Now, if I know the name of the variable I can access it in the same way as it's done in the server code (one fo examples found by
grep):
entry= (user_var_entry*)my_hash_search(&thd->user_vars,
(uchar*)lex->prepared_stmt_code.str,
lex->prepared_stmt_code.length);
Basically, we need to pass variable name and the length of this name:
(gdb) set $uvar=(user_var_entry *)(my_hash_search(&(do_command::thd->user_vars), "e", strlen("e")))

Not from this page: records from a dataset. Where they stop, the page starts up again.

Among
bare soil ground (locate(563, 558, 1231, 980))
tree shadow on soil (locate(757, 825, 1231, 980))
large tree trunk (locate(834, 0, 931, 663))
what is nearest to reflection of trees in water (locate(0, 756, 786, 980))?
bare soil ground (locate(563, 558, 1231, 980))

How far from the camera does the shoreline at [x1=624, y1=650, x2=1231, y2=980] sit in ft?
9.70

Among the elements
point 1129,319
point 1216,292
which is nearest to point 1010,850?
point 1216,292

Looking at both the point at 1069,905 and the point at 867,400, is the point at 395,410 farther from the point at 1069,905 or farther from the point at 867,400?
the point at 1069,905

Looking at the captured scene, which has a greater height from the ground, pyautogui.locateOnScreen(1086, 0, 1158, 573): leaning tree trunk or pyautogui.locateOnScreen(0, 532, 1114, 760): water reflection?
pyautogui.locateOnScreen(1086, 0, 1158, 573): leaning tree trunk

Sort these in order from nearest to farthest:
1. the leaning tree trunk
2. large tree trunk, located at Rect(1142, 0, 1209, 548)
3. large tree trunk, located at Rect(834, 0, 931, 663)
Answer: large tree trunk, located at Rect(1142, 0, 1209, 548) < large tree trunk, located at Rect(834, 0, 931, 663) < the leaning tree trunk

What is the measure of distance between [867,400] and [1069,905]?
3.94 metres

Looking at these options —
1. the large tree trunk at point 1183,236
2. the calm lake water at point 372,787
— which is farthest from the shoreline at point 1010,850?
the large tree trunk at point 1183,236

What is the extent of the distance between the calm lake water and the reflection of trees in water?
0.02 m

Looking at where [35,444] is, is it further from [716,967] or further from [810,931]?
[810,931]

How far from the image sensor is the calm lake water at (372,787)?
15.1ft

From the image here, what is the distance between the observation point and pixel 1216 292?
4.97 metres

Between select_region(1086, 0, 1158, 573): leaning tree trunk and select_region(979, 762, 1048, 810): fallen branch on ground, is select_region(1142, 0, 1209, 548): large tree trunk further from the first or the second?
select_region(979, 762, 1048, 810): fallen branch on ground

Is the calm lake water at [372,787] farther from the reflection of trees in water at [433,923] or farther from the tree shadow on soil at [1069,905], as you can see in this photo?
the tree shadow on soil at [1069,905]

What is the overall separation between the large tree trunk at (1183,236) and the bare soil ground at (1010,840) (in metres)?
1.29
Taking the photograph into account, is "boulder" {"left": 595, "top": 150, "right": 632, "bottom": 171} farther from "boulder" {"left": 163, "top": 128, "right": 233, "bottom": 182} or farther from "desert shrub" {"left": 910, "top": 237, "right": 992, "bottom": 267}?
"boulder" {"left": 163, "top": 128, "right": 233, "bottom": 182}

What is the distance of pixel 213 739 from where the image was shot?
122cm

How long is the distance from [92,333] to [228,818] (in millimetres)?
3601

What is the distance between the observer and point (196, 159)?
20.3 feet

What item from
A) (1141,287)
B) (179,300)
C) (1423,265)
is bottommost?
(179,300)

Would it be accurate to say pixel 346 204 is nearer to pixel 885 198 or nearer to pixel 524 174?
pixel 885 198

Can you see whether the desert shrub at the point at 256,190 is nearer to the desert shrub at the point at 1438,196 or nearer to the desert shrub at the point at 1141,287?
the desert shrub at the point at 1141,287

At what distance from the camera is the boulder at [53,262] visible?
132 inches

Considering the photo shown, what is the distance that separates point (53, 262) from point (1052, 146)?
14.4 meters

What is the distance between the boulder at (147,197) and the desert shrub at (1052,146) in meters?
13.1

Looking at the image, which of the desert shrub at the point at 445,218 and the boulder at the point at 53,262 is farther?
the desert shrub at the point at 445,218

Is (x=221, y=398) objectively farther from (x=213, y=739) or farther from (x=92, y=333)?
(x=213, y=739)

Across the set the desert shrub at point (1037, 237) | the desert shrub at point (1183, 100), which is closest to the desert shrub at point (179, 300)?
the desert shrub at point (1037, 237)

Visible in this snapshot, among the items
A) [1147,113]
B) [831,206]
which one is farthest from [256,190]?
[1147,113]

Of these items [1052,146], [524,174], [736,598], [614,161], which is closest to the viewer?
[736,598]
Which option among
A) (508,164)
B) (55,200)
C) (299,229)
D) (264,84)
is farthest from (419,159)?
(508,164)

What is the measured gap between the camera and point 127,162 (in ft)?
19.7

[Thread 0x7fc5995b4700 (LWP 2848) exited]
(gdb) p *$uvar
$1 = {static extra_size = 8, m_ptr = 0x7fc5b23b41c0 "\002", m_length = 64,
m_type = DECIMAL_RESULT, m_owner = 0x7fc59accc000, m_catalog = {
str = 0x7665602e60616d65 <Address 0x7665602e60616d65 out of bounds>,
length = 7593481698565975653}, entry_name = {m_str = 0x7fc59adf9330 "e",
m_length = 1}, collation = {collation = 0x1ded740,
derivation = DERIVATION_IMPLICIT, repertoire = 3}, update_query_id = 444,
used_query_id = 444, unsigned_flag = false}
...
(gdb) p *((my_decimal *)$uvar->m_ptr)
$4 = {<st_decimal_t> = {intg = 2, frac = 1, len = 9, sign = 0 '\000',
buf = 0x7fc5b23b41d8}, buffer = {10, 500000000, 0, 0, 0, 0, 257, 0,
-1697445128}}
I highlighted some parts that eventually should help to pretty print decimal values. With just strings it's also not that trivial:
...
$5 = {static extra_size = 8, m_ptr = 0x7fc59adf9148 "aaa", m_length = 3,
m_type = STRING_RESULT, m_owner = 0x7fc59accc000, m_catalog = {
str = 0x41272c275441434e <Address 0x41272c275441434e out of bounds>,
length = 6075168230325441358}, entry_name = {m_str = 0x7fc59adf9150 "a",
m_length = 1}, collation = {collation = 0x1ded740,
derivation = DERIVATION_IMPLICIT, repertoire = 3}, update_query_id = 430,
used_query_id = 426, unsigned_flag = false}
(gdb) p *$uvar->m_ptr
$6 = 97 'a'
We can not simply print the pointer in a hope, as this is not a null-terminated string.
I am too tired to create a useful summary right now, but you can see that essentially it's easy (even if not trivial) to get all the details about the user variables defined in any session with
gdb, both from working process or from core dump. Enjoy!